■ **Task statement**: Print all of the following items word for word.

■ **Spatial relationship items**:
———

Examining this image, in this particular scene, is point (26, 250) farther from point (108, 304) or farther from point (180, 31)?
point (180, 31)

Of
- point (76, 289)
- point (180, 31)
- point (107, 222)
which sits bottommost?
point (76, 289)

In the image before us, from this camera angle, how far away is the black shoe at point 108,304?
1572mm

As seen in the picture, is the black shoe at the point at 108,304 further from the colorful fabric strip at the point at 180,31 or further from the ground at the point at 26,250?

———

■ **The output**:
Examining this image, in this particular scene, is point (26, 250) farther from point (108, 304) or farther from point (180, 31)?
point (180, 31)

Of
- point (76, 289)
- point (180, 31)
- point (107, 222)
which sits bottommost?
point (76, 289)

In the image before us, from this camera angle, how far away is the black shoe at point 108,304?
1572mm

As seen in the picture, is the black shoe at the point at 108,304 further from the colorful fabric strip at the point at 180,31 or further from the ground at the point at 26,250?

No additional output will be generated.